Things to lock down if you are planning an extended work-cation for two:
🅇 Ask if the home gets a steady, consistent internet signal. Here's a key difference between working from home and being a digital nomad (or vacationer). Travel vloggers can do all of their recording and editing offline, in remote locations if needed. Vacationers just need to check a few emails and upload their photos to the cloud. When you have two adults video conferencing Monday through Friday, you need to ask your rental host whether they have steady high speed internet (10mbps--tech heads might scoff, I promise that's enough for two people to Zoom, Slack, watch Netflix, etc).
🅇Make sure there is a dedicated work space for each person. We did not plan for this need, but we got lucky: our first rental has a desk that we put in the bedroom, and a dining table that works well as another workstation. If you're working, you're going to want to make sure your home has two separate rooms, with real doors, so two people can talk on the phone at the same time without hearing each other. Note: this is one big reason hotel stays aren't going to work for us during this trip.
🅇Stock the fridge and don't forget snacks. Keep meal planning simple, since you won't have access to your pantry. But in terms of volume, buy like you're eating at home, not on vacation. For a one month stay, we stuffed the fridge full of our favorite easy-to-prep meals:
- Frozen dumplings
- Frozen fish balls for simple vegetable soup
- A whole chicken
- A couple of steaks
- Ground pork (if you're Chinese, you can already think of seven ways to use ground pork)
- Tofu (see above comment re: ground pork)
- A mix of leafy green vegetables and storage-friendluy cabbages and carrots/onions
- Breakfast items: yogurt, milk, coffee, juice, oatmeal
- Assorted fruit
- Kimchi, kimchi, and some more kimchi
🅇 Bring your own pillow, sheets, and blanket. I have never travelled with my own bedding before, and only considered it because of COVID-19 concerns. But now that I'm on the road, I'm really glad I did it and would consider it again for a long-term stay, pandemic or no. Bringing a piece of home with me (quite literally) helps our apartment feel more like home, which I think in term helps ground me in my workweek instead of putting me in some kind of weird vacation-work limbo. And in that vein...

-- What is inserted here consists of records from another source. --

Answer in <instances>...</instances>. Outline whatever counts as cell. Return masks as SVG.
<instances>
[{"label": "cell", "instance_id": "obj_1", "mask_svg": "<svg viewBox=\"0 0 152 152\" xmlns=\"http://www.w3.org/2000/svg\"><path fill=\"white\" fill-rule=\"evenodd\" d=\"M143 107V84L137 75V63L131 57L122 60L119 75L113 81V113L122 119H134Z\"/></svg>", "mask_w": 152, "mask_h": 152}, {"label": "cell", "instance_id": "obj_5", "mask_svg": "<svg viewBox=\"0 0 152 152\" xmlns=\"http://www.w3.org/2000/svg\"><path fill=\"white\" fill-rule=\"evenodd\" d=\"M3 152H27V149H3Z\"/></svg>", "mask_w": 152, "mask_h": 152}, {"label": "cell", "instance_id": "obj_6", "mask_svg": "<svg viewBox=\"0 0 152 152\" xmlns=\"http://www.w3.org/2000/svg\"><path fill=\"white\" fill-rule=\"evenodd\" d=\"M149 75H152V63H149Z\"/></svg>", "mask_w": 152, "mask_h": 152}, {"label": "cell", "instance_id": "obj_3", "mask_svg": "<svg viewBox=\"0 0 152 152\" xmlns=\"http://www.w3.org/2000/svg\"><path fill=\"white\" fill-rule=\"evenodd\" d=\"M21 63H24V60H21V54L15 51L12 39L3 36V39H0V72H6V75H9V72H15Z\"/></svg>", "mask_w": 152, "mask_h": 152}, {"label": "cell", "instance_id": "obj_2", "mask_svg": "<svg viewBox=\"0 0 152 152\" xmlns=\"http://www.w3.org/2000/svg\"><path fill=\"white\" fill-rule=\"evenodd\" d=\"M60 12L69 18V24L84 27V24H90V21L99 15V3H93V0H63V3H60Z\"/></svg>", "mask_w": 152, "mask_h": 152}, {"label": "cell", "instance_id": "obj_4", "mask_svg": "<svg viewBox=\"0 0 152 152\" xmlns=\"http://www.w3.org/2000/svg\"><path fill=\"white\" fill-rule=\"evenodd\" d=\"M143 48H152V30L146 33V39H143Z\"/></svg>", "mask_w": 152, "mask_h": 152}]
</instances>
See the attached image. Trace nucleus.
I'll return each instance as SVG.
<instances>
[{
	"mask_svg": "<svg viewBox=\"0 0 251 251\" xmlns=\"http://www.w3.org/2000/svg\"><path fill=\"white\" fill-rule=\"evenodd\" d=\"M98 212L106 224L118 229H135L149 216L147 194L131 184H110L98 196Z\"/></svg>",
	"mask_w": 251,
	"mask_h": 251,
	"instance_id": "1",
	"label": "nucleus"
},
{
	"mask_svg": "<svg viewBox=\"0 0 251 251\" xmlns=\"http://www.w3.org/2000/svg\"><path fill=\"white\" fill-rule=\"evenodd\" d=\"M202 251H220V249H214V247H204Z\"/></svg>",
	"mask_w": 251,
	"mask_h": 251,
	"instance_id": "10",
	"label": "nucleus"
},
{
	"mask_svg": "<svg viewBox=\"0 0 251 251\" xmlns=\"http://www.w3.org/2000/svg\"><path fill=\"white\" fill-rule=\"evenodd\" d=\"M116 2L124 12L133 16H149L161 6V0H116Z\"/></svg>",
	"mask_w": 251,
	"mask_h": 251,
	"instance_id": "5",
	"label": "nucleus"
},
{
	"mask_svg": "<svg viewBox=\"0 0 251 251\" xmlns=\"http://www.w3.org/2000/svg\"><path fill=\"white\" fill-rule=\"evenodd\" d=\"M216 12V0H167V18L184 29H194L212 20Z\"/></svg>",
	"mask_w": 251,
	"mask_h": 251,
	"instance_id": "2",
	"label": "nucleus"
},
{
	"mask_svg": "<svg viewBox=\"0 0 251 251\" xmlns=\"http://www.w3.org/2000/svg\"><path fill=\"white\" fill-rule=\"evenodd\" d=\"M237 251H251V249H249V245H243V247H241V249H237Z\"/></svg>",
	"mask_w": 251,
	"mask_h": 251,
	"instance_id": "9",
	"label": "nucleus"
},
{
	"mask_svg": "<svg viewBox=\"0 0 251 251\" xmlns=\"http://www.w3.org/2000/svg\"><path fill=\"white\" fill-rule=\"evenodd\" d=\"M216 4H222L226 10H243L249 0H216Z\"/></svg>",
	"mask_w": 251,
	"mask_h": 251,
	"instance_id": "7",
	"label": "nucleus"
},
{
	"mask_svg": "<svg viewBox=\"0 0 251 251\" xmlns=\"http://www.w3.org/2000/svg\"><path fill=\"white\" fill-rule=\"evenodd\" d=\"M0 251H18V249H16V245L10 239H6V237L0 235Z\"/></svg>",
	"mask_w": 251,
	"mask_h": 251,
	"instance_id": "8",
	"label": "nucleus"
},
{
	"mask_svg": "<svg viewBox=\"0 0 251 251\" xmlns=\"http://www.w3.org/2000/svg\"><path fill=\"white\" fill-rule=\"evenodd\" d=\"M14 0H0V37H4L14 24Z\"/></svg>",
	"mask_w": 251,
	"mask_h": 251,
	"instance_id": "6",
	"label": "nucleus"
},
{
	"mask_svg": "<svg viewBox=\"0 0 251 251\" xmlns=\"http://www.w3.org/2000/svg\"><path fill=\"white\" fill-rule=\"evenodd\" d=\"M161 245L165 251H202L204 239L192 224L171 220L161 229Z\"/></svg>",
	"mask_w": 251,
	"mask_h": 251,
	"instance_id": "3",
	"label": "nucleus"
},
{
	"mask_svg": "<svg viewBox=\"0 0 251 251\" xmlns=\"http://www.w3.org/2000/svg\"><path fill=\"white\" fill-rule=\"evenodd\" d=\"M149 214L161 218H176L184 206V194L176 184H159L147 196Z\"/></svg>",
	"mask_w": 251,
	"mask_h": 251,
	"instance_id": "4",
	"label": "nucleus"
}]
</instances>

🅇 Bring the odd little things you use every day, even if you would never bring them on vacation. I normally pack extremely light--J and I have gone two weeks sharing one carry-on and a backpack each. But for this trip I packed our favorite travel mugs, a pair of warm fuzzy slippers, full-sized skincare products, extra headsets, a small foam roller, and a couple of light dumbbells. For any travel situation other than this one, all of that would be total overkill. But again: coronavirus! No gyms, no popping into whatever store I need, and no super easy way to guarantee Amazon delivery. A girl's gotta have a plan.
One thing I didn't bring? An itinerary. Friends who've travelled with me have seen my planning spreadsheets: activity options for every day, contingency plans for weather and closures, food ideas for every night. Not this trip! We didn't even decide what city we'll go to next until we got to Pittsburgh.
For now, I'm happy to have a place to call home and a few weeks to show yinz around this beautiful city.